Journaliste indépendant, le Lavallois Clément Brault et son confrère Romain Houeix publient un livre sur le mur qui sépare les États-Unis du Mexique, après avoir longé 3 000 km de frontière.
À quand remonte le début de la construction de ce mur ?
Les premières portions ont été érigées en 1994, sous Bill Clinton. George W. Bush et Barack Obama ont poursuivi le mouvement. Pour les frontaliers, la politique de Trump n’est que le prolongement d’une démarche engagée depuis 15 ans. La seule différence, c’est qu’il en a fait un show, un argument de campagne, là où ses prédécesseurs étaient plutôt discrets sur le sujet.
Votre ouvrage s’intitule L’Amexique au pied du mur. Que signifie ce terme ?
Il symbolise la spécificité de cette zone frontalière, ni tout à fait les États-Unis, ni tout à fait le Mexique. C’est le fruit d’une histoire commune qui se traduit par un métissage permanent. Aussi bien dans la langue – on passe sans arrêt de l’anglais à l’espagnol – que dans l’architecture ou la cuisine. La Californie, l’Arizona, le Nouveau-Mexique et le Texas ont appartenu au Mexique jusqu’en 1848. L’héritage hispanique y est très fort.
Comment est né ce projet de livre ?
Tout est parti d’une lecture commune avec mon collègue Romain Houeix, La Griffe du chien, un polar hyperréaliste de Don Winslow dans lequel la frontière américano-mexicaine constitue un personnage à part entière. De fil en aiguille, on a échangé sur le sujet, et lorsque Trump est arrivé au pouvoir, on a eu envie d’aller sur place pour rencontrer les gens. En suivant la frontière, comme on remonte un fleuve, et en franchissant les postes-frontières, vers le sud et vers le nord.
Qu’avez-vous trouvé sur place ?
Beaucoup d’humanité. Tandis que Trump qualifiait les Mexicains de voleurs, de violeurs, d’escaladeurs, et alors même que son discours trouvait un écho dans l’opinion publique, les habitants de cette Amexique souhaitaient, eux, réaffirmer la solidarité. Beaucoup d’Américains vont au Mexique pour aider les migrants, leur donner des vêtements, de quoi manger. Plus on s’éloigne de la frontière, plus l’idée de construire un mur trouve des partisans.
Tous ceux qui y vivent, qu’ils aient ou non voté pour Trump, disent que le mur n’a aucune utilité.
Est-ce que le mur est efficace ?
Non. Même les border-patrols nous confiaient son inefficacité. Sans agents ni caméras, il est facile à franchir. Beaucoup parviennent à passer, même si le risque demeure. Je pense au désert de Sonora, en Arizona, un secteur aussi grand que l’Italie, où les températures dépassent facilement les 40 degrés. Entre 1999 et 2018, au-moins 3 500 décès y ont été dénombrés.
Comment votre démarche a-t-elle été perçue sur place ?
Elle a beaucoup intéressé les gens. Au Texas, nous avons été accueillis de façon très bienveillante. Nous étions bien loin de l’image du Texan bourru, pistolet à la ceinture, un peu cow-boy. Une fois qu’on a gagné leur confiance, les gens sont vraiment sympas. Ça nous a réconciliés avec eux. On est tombés amoureux de ces Américains-là. Côté mexicain, on a aussi ressenti une grande hospitalité. Humainement, nous avons vécu une très belle expérience.
L’Amexique au pied du mur, enquête au cœur d’un fantasme, aux éditions Autrement, 288 pages.
----
Dans l'entretien ci-dessus sur le mur entre les États-Unis et le Mexique, recopiez fidèlement tout le passage qui va de « Qu’avez-vous trouvé sur » jusqu'à « n’a aucune utilité. ».

** Données enregistrées **
----
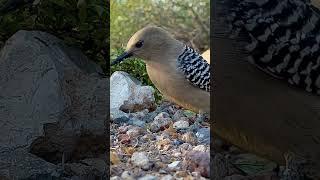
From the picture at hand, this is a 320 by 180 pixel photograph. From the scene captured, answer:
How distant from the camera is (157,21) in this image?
2137 mm

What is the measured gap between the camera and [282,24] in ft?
6.63

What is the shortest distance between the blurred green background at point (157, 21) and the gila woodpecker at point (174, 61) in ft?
0.09

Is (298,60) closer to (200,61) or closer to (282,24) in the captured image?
(282,24)

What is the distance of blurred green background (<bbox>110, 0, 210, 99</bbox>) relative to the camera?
2117 mm

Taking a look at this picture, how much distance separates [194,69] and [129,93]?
239mm

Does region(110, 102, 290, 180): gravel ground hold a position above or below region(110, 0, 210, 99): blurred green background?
below

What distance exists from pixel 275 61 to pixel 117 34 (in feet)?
1.62

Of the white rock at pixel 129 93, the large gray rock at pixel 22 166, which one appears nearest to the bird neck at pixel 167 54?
the white rock at pixel 129 93

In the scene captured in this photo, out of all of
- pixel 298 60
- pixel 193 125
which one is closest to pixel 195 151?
pixel 193 125

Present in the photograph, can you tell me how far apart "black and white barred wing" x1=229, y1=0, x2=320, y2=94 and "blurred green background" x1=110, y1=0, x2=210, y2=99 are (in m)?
0.12

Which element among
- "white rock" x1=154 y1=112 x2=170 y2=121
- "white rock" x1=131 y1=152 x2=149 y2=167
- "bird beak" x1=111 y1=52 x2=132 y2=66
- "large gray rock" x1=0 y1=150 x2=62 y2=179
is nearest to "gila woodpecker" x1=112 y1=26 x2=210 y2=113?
"bird beak" x1=111 y1=52 x2=132 y2=66

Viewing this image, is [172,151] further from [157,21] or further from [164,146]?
[157,21]

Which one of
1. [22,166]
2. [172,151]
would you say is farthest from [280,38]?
[22,166]

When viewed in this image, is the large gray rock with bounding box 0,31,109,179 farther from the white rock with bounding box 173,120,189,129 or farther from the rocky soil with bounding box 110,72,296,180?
the white rock with bounding box 173,120,189,129
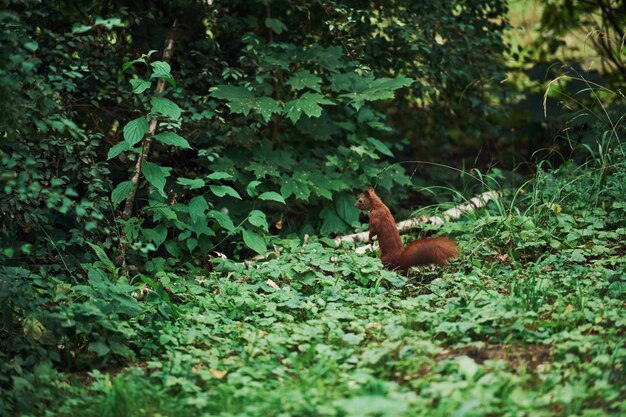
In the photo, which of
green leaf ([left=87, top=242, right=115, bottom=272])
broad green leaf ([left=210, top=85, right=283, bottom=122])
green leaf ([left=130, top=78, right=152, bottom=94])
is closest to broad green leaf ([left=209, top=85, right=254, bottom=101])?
broad green leaf ([left=210, top=85, right=283, bottom=122])

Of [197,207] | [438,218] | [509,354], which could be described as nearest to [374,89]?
[438,218]

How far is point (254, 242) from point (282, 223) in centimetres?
94

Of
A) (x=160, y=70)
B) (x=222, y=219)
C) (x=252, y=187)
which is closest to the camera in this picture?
(x=160, y=70)

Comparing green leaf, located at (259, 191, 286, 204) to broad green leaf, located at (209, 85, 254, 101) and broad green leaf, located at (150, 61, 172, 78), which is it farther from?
broad green leaf, located at (150, 61, 172, 78)

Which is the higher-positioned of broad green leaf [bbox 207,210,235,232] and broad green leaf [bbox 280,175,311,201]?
broad green leaf [bbox 280,175,311,201]

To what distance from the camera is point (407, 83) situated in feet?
21.7

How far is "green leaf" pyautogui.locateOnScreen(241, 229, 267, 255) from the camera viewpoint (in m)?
6.04

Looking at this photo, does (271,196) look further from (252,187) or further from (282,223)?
(282,223)

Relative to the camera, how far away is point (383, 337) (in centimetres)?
448

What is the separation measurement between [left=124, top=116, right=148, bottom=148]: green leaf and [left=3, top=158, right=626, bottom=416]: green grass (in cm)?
98

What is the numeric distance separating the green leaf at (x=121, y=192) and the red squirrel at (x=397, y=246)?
1.76 m

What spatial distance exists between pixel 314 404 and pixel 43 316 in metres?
1.85

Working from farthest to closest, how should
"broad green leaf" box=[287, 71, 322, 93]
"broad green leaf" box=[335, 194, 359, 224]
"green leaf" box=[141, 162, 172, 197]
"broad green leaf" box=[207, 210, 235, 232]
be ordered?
"broad green leaf" box=[335, 194, 359, 224], "broad green leaf" box=[287, 71, 322, 93], "broad green leaf" box=[207, 210, 235, 232], "green leaf" box=[141, 162, 172, 197]

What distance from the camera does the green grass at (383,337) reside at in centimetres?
366
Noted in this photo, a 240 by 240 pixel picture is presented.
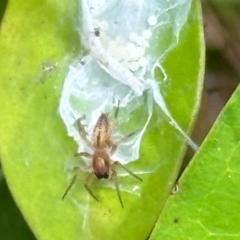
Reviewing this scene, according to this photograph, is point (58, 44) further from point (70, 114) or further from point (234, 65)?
----
** Corrigé **
Qu’avez-vous trouvé sur place ?
Beaucoup d’humanité. Tandis que Trump qualifiait les Mexicains de voleurs, de violeurs, d’escaladeurs, et alors même que son discours trouvait un écho dans l’opinion publique, les habitants de cette Amexique souhaitaient, eux, réaffirmer la solidarité. Beaucoup d’Américains vont au Mexique pour aider les migrants, leur donner des vêtements, de quoi manger. Plus on s’éloigne de la frontière, plus l’idée de construire un mur trouve des partisans.
Tous ceux qui y vivent, qu’ils aient ou non voté pour Trump, disent que le mur n’a aucune utilité.